Est-ce que le bon du Trésor à 10 ans reste le taux sans risque recherché par les investisseurs malgré la dette américaine et le phénomène de dédollarisation des échanges commerciaux?

Oui et non. Oui à long terme, le dollar perd de sa splendeur avec l’augmentation d’accords bilatéraux qui s’appuient sur d’autres monnaies. Mais, l’an dernier, moins de 2% des paiements internationaux se faisaient en yuan, contre presque 50% en dollars. La plupart des actifs des banques centrales restent des dollars. La dette américaine a subi une baisse de son rating à AA, mais la qualité de la note des bons du Trésor reste très bonne. L’érosion ne se fera pas en un ou deux trimestres.
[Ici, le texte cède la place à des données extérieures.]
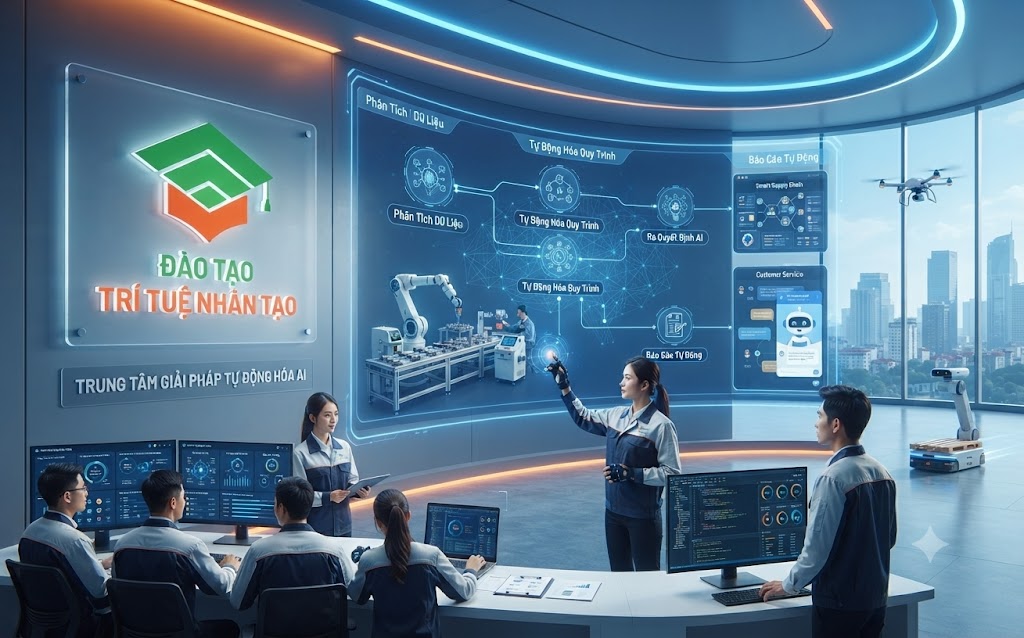 ứng dụng AI automation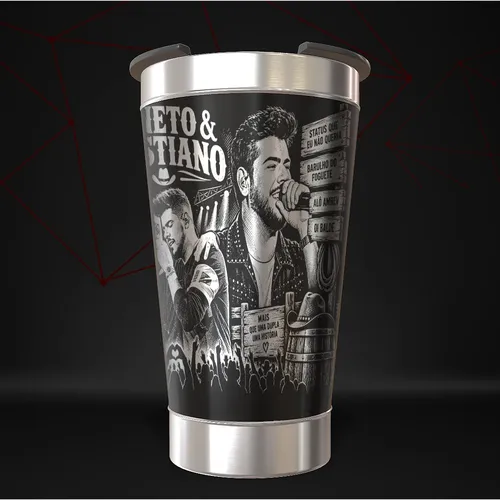 Copo Zé Neto & Cristiano Térmico Musica Personalizado — foto 2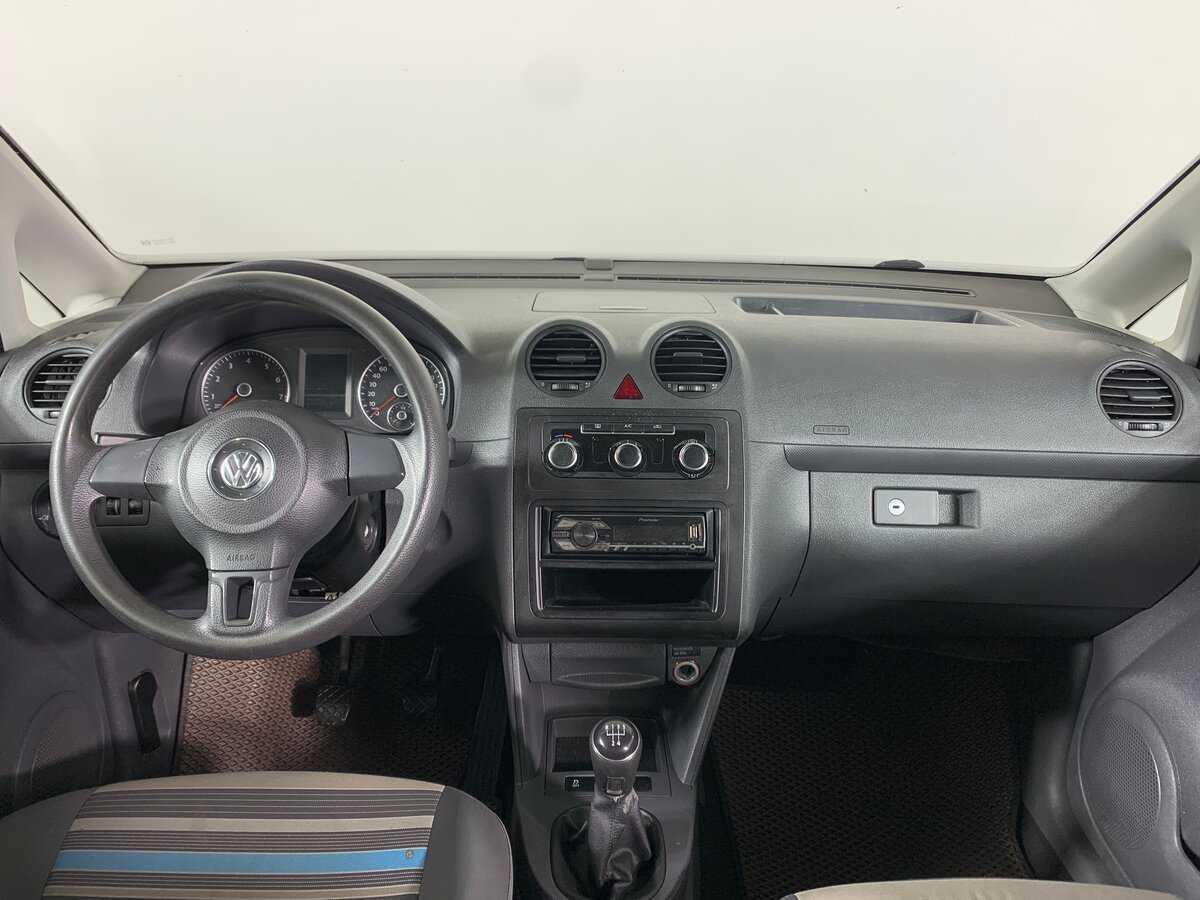 Volkswagen Caddy, 2012 Фото №13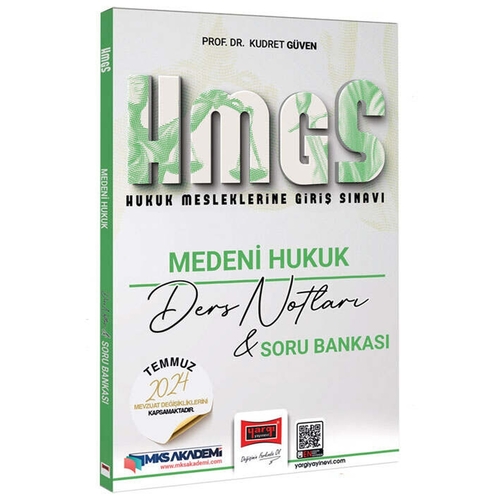 HMGS Medeni Hukuk Ders Notları ve Soru Bankası Yargı Yayınları 2024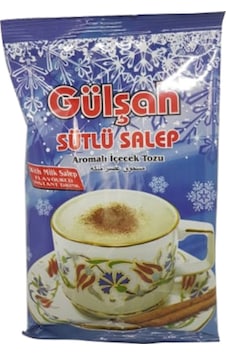 Gülşah Sütlü Sahlep Aromalı İçecek Tozu 250 G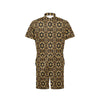 Celtic Pattern Print Design 07 Men's Romper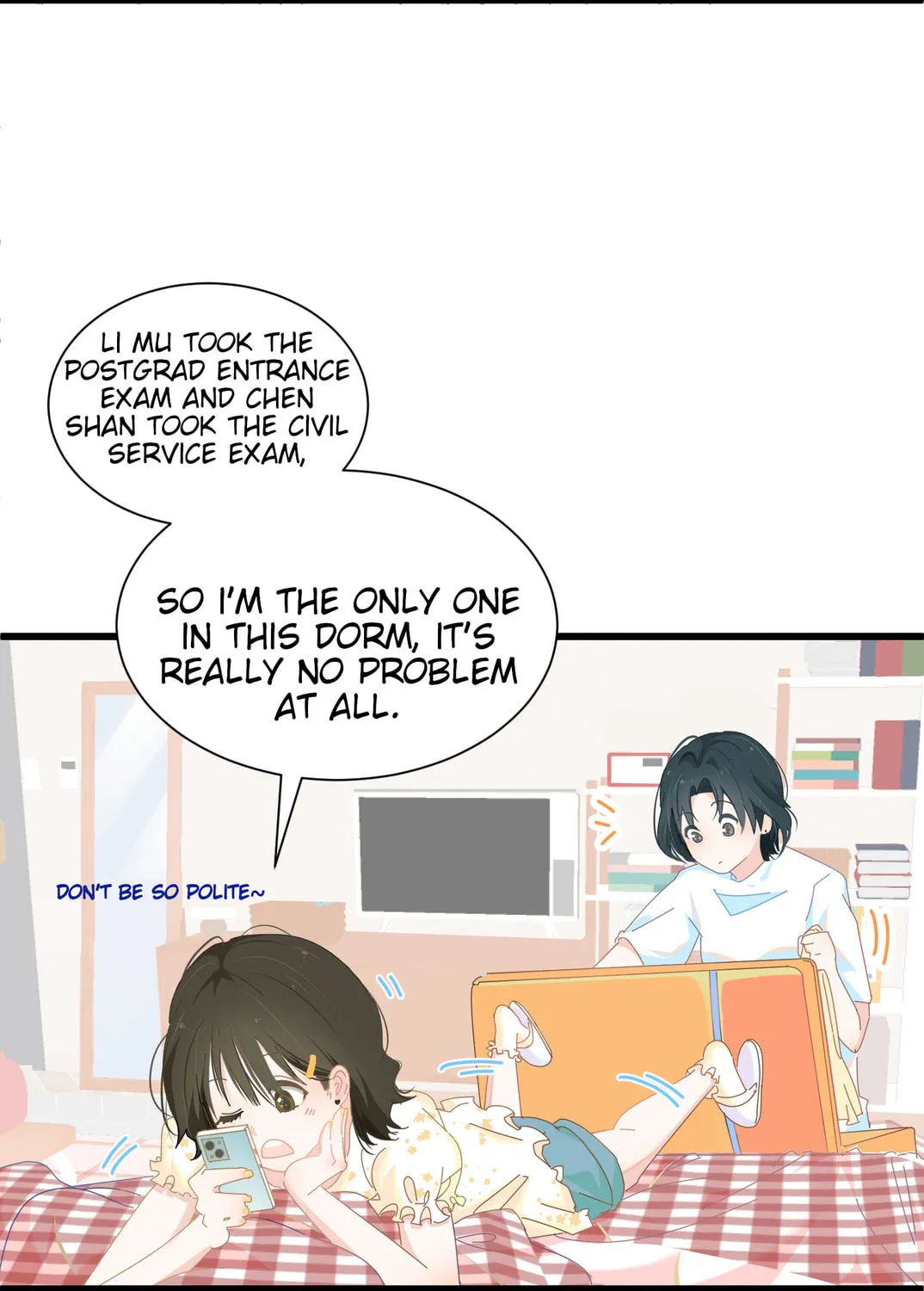Summer Trend Chapter 1 page 8 - 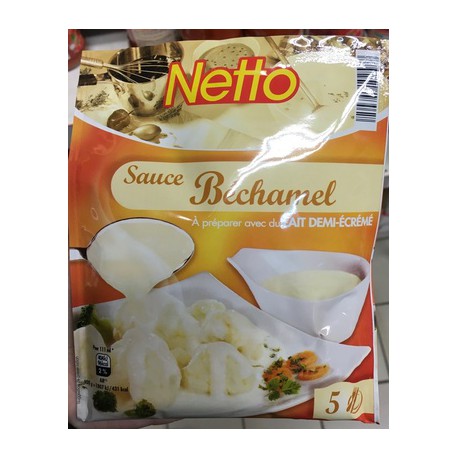 Netto Sauce Bechamel55G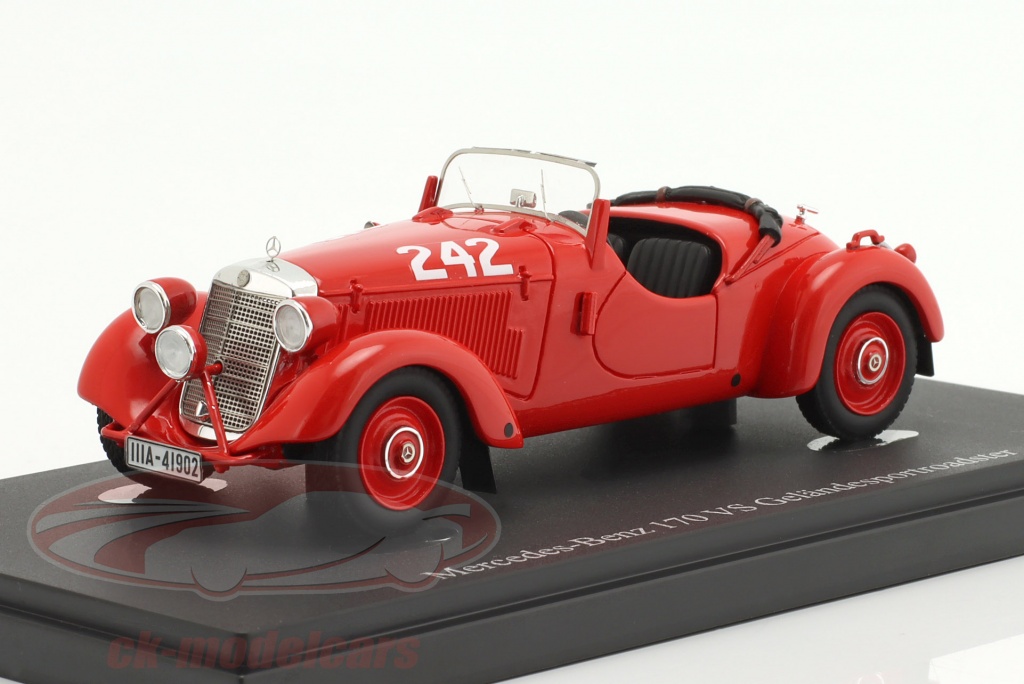 autocult-1-43-mercedes-benz-170-vs-off-road-sport-roadster-no242-year-1938-red-07024/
De plus, l’impact de la hausse des taux n’est pas spécifiquement américain. Le même phénomène se produit en Europe. Le combat contre l’inflation n’est pas gagné.

Pour l’investisseur, si les taux cassent les 5% à 10 ans, est-ce que cela signifie que l’indice S&P 500 tombera en dessous de 4000 points?

J’éviterais de faire un lien direct. L’investisseur devrait, à mon avis, considérer le niveau de rendement des obligations du Trésor comme une opportunité d’achat.

A très court terme, les taux peuvent encore se tendre, mais lorsqu’ils baisseront le détenteur d’obligations gagnera de l’argent. Nous les recommandons dans une optique à 6 à 12 mois parce que la volatilité de cet actif devrait être plus modeste que celle des actions et le rendement positif.

La situation est moins favorable pour les actions. La marge de gain est plus limitée alors que le risque de perdre de l’argent est plus élevé.

Quel est le risque de choc financier?

Si les taux restent plus élevés plus longtemps, les entreprises vont en souffrir si bien que la probabilité de récession augmente. Mais les bons du Trésor resteront l’actif sans risque le plus recherché. Beaucoup d’investisseurs se rueront sur cet instrument en cas de récession.